What you are asked to do: Copy out each line below exactly as it appears.

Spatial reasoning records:
## START
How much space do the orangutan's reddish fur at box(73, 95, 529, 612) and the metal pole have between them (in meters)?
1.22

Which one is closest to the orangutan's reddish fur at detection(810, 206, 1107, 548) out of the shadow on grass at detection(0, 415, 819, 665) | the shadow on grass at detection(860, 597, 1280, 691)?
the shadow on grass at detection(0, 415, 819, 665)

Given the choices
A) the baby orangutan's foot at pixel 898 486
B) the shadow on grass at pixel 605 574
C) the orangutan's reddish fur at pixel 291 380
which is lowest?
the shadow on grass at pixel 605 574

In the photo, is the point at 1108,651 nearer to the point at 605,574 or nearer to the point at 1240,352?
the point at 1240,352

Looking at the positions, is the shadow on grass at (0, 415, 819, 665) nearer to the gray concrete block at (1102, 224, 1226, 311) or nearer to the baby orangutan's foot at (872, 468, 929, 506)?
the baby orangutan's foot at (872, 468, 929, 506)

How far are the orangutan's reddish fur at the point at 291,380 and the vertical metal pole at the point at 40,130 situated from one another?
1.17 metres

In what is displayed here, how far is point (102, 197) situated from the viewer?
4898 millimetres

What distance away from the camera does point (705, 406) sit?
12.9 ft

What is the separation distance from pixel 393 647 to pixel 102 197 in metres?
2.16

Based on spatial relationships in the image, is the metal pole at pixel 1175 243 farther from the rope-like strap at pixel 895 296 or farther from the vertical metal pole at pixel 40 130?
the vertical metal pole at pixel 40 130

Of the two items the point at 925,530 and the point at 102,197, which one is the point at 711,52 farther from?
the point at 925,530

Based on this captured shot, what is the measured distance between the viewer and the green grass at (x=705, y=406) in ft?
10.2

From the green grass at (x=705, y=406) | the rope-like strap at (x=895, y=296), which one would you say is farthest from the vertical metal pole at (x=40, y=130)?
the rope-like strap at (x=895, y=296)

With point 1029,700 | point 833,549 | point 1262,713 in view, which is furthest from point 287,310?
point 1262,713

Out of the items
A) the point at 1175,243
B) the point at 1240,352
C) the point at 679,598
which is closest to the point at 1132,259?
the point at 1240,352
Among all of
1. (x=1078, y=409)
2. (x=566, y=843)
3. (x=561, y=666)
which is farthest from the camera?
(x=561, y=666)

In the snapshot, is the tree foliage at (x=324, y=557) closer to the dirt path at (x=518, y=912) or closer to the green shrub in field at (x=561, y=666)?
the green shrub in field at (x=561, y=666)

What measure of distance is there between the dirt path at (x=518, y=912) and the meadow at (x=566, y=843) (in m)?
## END
Complete answer:
How much space do the orangutan's reddish fur at box(73, 95, 529, 612) and the metal pole have between them (in meters)?
1.22

Which one is closest to the orangutan's reddish fur at detection(810, 206, 1107, 548) out of the shadow on grass at detection(0, 415, 819, 665) | the shadow on grass at detection(860, 597, 1280, 691)?
the shadow on grass at detection(0, 415, 819, 665)

Given the choices
A) the baby orangutan's foot at pixel 898 486
B) the shadow on grass at pixel 605 574
C) the orangutan's reddish fur at pixel 291 380
which is lowest?
the shadow on grass at pixel 605 574

In the photo, is the point at 1108,651 nearer to the point at 605,574 or nearer to the point at 1240,352?
the point at 1240,352

Looking at the positions, is the shadow on grass at (0, 415, 819, 665) nearer to the gray concrete block at (1102, 224, 1226, 311) or nearer to the baby orangutan's foot at (872, 468, 929, 506)?
the baby orangutan's foot at (872, 468, 929, 506)

How far are the orangutan's reddish fur at the point at 291,380 and the vertical metal pole at the point at 40,130 situated from one another?
1.17 metres

In what is displayed here, how far is point (102, 197) situated from the viewer?
4898 millimetres

What distance away from the camera does point (705, 406) sit?
12.9 ft

What is the separation distance from pixel 393 647 to pixel 102 197 in metres?
2.16

Based on spatial relationships in the image, is the metal pole at pixel 1175 243 farther from the rope-like strap at pixel 895 296 or farther from the vertical metal pole at pixel 40 130?
the vertical metal pole at pixel 40 130

Of the two items the point at 925,530 and the point at 102,197, which one is the point at 711,52 farther from?
the point at 925,530

Based on this captured shot, what is the measured distance between the viewer and the green grass at (x=705, y=406) in ft?
10.2

From the green grass at (x=705, y=406) | the rope-like strap at (x=895, y=296), which one would you say is farthest from the vertical metal pole at (x=40, y=130)?
the rope-like strap at (x=895, y=296)

With point 1029,700 | point 833,549 | point 1262,713 in view, which is furthest from point 287,310?
point 1262,713

Out of the items
A) the point at 1175,243
B) the point at 1240,352
C) the point at 679,598
which is closest to the point at 1132,259?
the point at 1240,352
Among all of
1. (x=1078, y=409)
2. (x=566, y=843)
3. (x=561, y=666)
which is farthest from the camera?
(x=561, y=666)

In the snapshot, is the tree foliage at (x=324, y=557) closer to the dirt path at (x=518, y=912) or closer to the green shrub in field at (x=561, y=666)?
the green shrub in field at (x=561, y=666)

What measure of distance is there between the dirt path at (x=518, y=912) and the meadow at (x=566, y=843) (in m)?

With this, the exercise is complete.